Kendras made it through the door and to a greasy bench, where he leaned against the wall. The armor dug into his spine, but he’d lived so long in armor that he ignored it. He’d even slept in armor when necessary, force-marched when ordered. He moved his legs out of the way when one patron was pushed against his table in what promised to turn into a friendly brawl. Last thing he needed was somebody stomping on his foot.
He watched the brawl commence, but everything else blurred into sound and color that simply went on without him, not affecting him, not touching him once. A rather unsettling similarity to the state he sometimes reached in the middle of battle, just without the feeling of being immortal.
When the serving wench brought him ale, unasked, he paid with his last few coppers. As he sipped the watery brew, he noticed a man watching him, another soldier, short-shorn head indicating he was either still engaged or had so recently been released that his back still remembered his sergeant’s rough justice.
Kendras held the other man’s gaze for a few moments, gauging whether the interest was a threat or a nuisance, and found the expression entirely neutral. When he looked away, the other man stood and headed toward him.
The other soldier sat down, and gestured at the table between them. “Free?”
Kendras glanced up, meeting cool gray eyes. “I’m not a slave.”
The gray eyes narrowed with amusement. “I figured.”
“Did you?” Kendras glanced toward the door, calculating whether he’d be able to make it there without losing face. The chances of that were pretty fucking slim.
Gray Eyes leaned back, one hand on the table, arm straight, measuring him up. Doubtlessly studying the armor, his build, assessing him, one warrior to another. “You just came from the boat.”
Kendras inhaled deeply but didn’t allow himself to sigh, instead releasing the breath slowly. “What do you want.”
“Offer help.” Gray Eyes didn’t smile.
“Ah.” Kendras pursed his lips. Gray Eyes was clearly a soldier from the way he moved and spoke, but despite the simple, sturdy clothes, this man wasn’t just a lowly foot soldier. Maybe cavalry or some elite unit. His relaxed attitude suggested confidence, despite the fact that this was clearly not his home turf and there were no comrades around. Interesting. Normally soldiers banded together for drinking.
“Where’s your unit?” Gray Eyes asked.
“Left them before Fetin.”
Now Gray Eyes smiled, and Kendras had the uncanny feeling the man knew exactly how that was meant. Too clever to be good company, this one.
“And you’re down on your luck.” It wasn’t mockery or scorn. The sky is blue; you’re on your last coppers, and hurt.

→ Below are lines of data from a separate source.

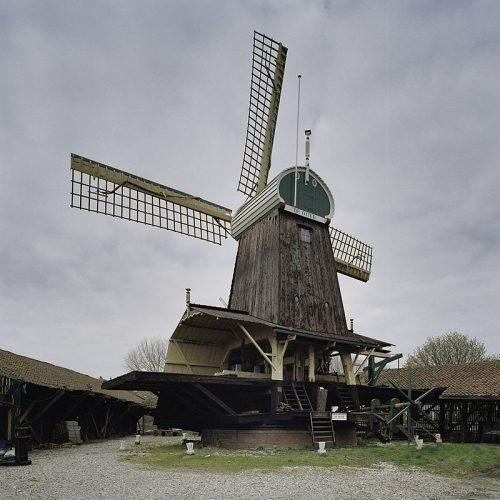 Houtzaagmolen de Otter in Amsterdam vóór de opknapbeurt in 2005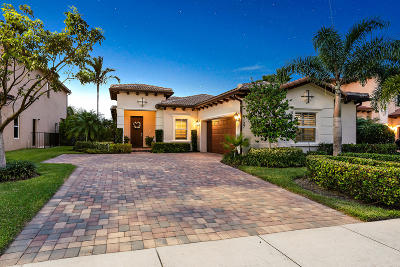 Jupiter Single Family Home For Sale: 127 Behring Way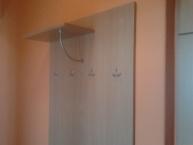 Výroba a montáž předsíňové stěny v soukromém bytě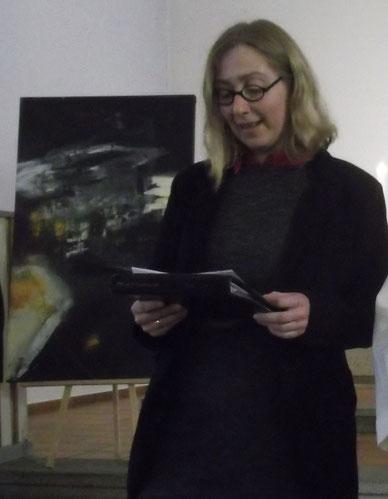 Sandra Ruge-Tolksdorf beim Gottesdienst mit Flüchtlingen. Im Hintergrund ein Werk vom Syrischen Künstler Kamal Soumaja(mehr Bilder).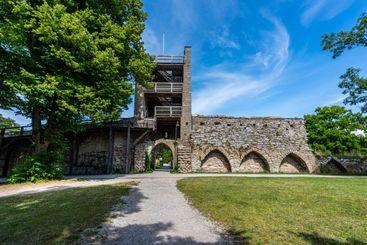 Visby ringmur med torn och valv.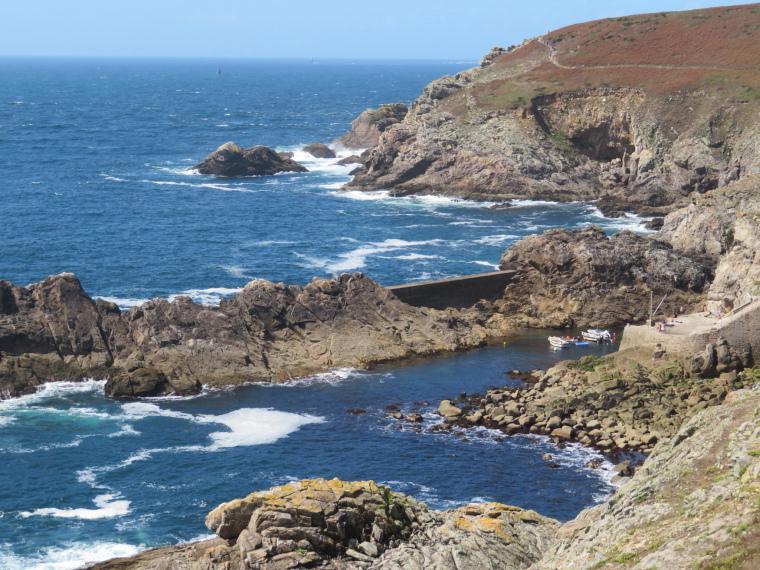 Brittany: Cap Sizun - © William Mackesy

Kendras shrugged, admitting nothing and pretending to not care. What else was there to do? He knew well enough that he couldn’t work with his foot, no healer would treat him without some solid silver or gold in their hands first, and that meant he’d most likely have to sell the armor.
Only, of course, right after a war all the plunder hit the markets and even well-made armor fetched a laughable price. Even the prices for horses and slaves would be all but ruined, so selling himself would be pointless too. Who’d buy an injured slave when much better, younger, and prettier meat was for sale? In his state he couldn’t even become a bandit—and the beggars wouldn’t tolerate him competing for their territory.
Gray Eyes watched him think.
Annoyed, Kendras shook his head. “You don’t seem the charitable kind.”
“Charitable?” Gray Eyes gave a snort. “No, that I’m not.” He tapped his fingers on the table, maybe impatient to be going. Then, out of nowhere, a silver coin appeared between his fingers and came to rest on the worn wood. “Follow me?”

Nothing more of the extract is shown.